**Travail à réaliser:** Recopiez à l'identique toutes les lignes des enregistrements ci-dessous, en laissant les images de côté.

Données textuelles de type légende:
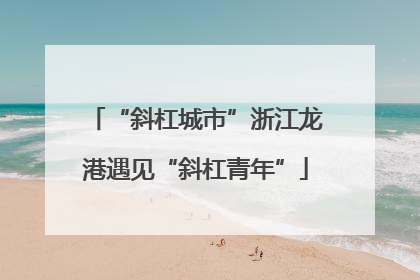 “斜杠城市”浙江龙港遇见“斜杠青年”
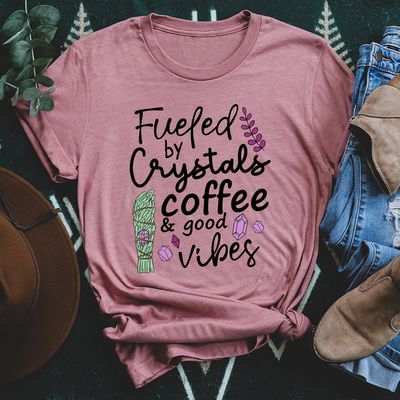 Fueled By Crystals Coffee &amp; Good Vibes T-Shirt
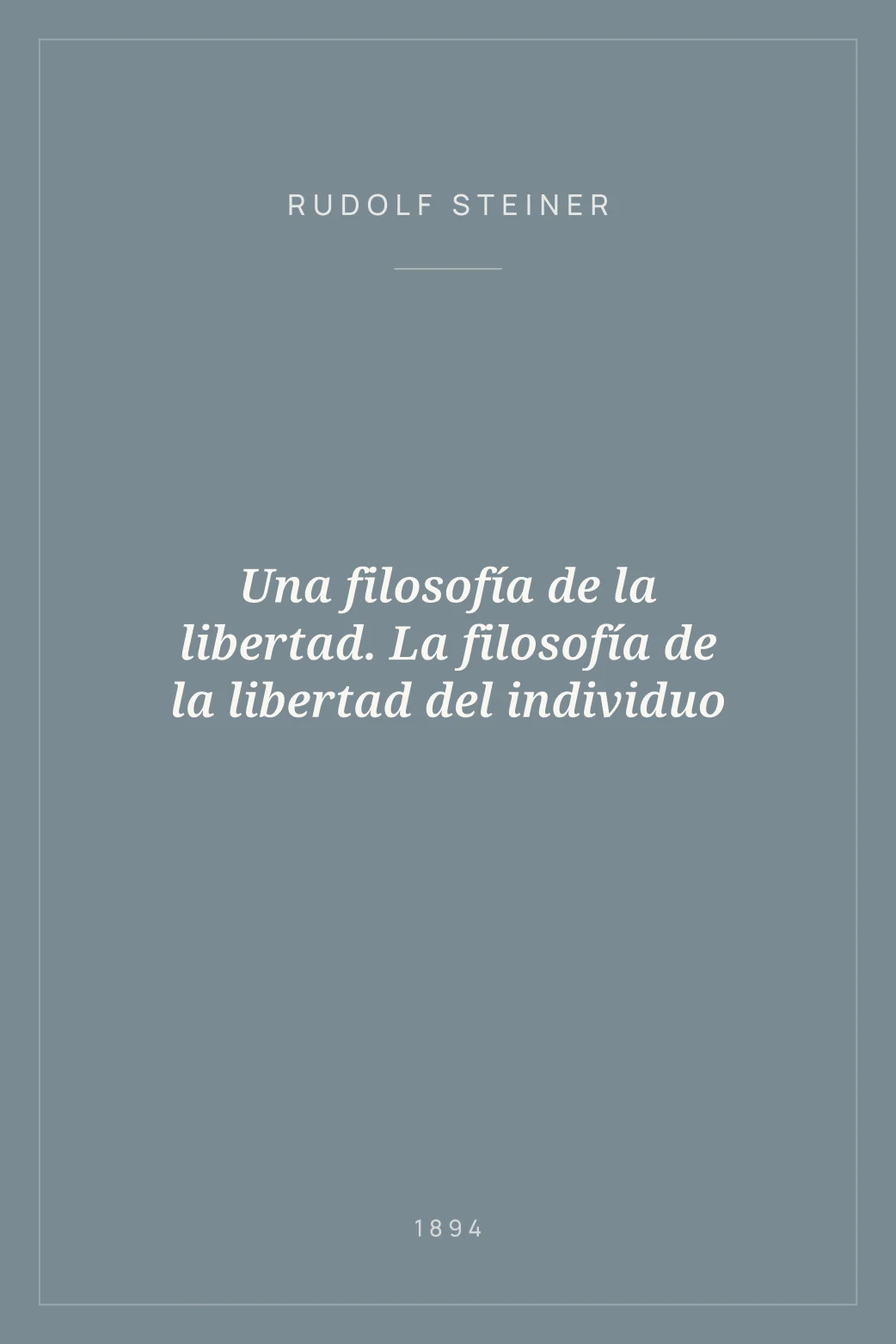 Portada de Una filosofía de la libertad. La filosofía de la libertad del individuo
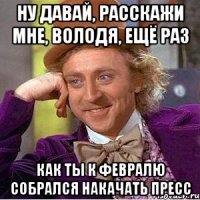 Ну давай, расскажи мне, Володя, ещё раз Как ты к февралю собрался накачать пресс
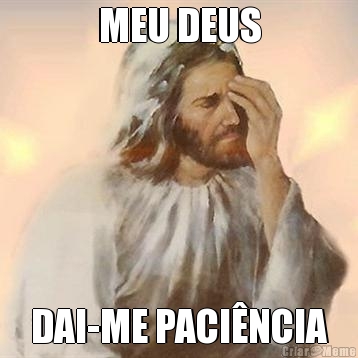 MEU DEUS DAI-ME PACI�NCIA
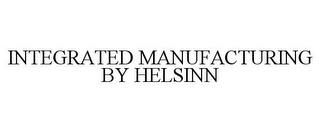 INTEGRATED MANUFACTURING BY HELSINN trademark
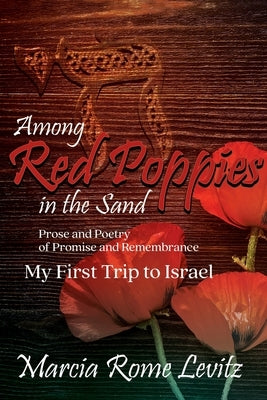 Among Red Poppies in the Sand: Prose and Poetry of Promise and Remembrance, My First Trip to Israel Paperback Bookside Press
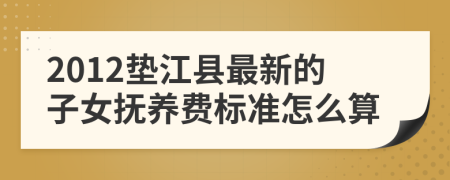 2012垫江县最新的子女抚养费标准怎么算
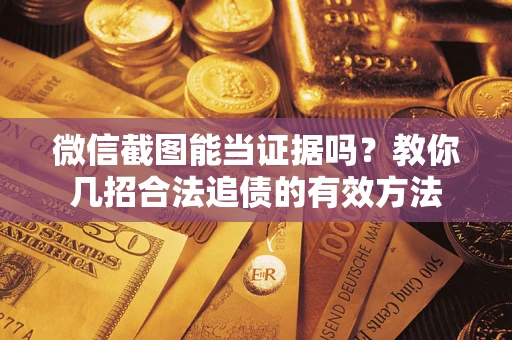 济南微信截图能当证据吗？教你几招合法追债的有效方法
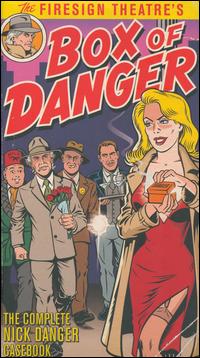 Box of Danger: The Complete Nick Danger Casebook - Firesign Theatre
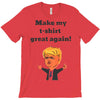 make my t shirt great again T-Shirt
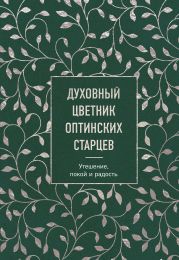 Духовный цветник оптинских старцев. Утешение, покой и радость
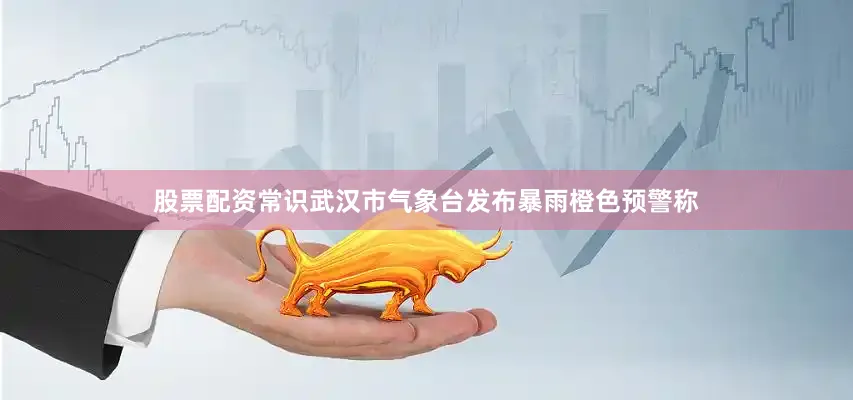 股票配资常识武汉市气象台发布暴雨橙色预警称
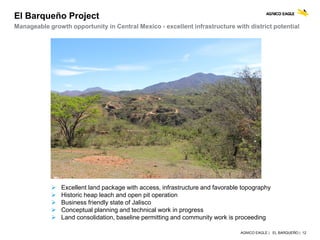 AGNICO EAGLE | EL BARQUEÑO | 12
Manageable growth opportunity in Central Mexico - excellent infrastructure with district potential
El Barqueño Project
 Excellent land package with access, infrastructure and favorable topography
 Historic heap leach and open pit operation
 Business friendly state of Jalisco
 Conceptual planning and technical work in progress
 Land consolidation, baseline permitting and community work is proceeding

**Réponse de l'exercice:**
 “斜杠城市”浙江龙港遇见“斜杠青年”
 Fueled By Crystals Coffee &amp; Good Vibes T-Shirt
 Portada de Una filosofía de la libertad. La filosofía de la libertad del individuo
 Ну давай, расскажи мне, Володя, ещё раз Как ты к февралю собрался накачать пресс
 MEU DEUS DAI-ME PACI�NCIA
 INTEGRATED MANUFACTURING BY HELSINN trademark
 Among Red Poppies in the Sand: Prose and Poetry of Promise and Remembrance, My First Trip to Israel Paperback Bookside Press
 2012垫江县最新的子女抚养费标准怎么算
 济南微信截图能当证据吗？教你几招合法追债的有效方法
 Box of Danger: The Complete Nick Danger Casebook - Firesign Theatre
 make my t shirt great again T-Shirt
 Духовный цветник оптинских старцев. Утешение, покой и радость
 股票配资常识武汉市气象台发布暴雨橙色预警称
 AGNICO EAGLE | EL BARQUEÑO | 12
Manageable growth opportunity in Central Mexico - excellent infrastructure with district potential
El Barqueño Project
 Excellent land package with access, infrastructure and favorable topography
 Historic heap leach and open pit operation
 Business friendly state of Jalisco
 Conceptual planning and technical work in progress
 Land consolidation, baseline permitting and community work is proceeding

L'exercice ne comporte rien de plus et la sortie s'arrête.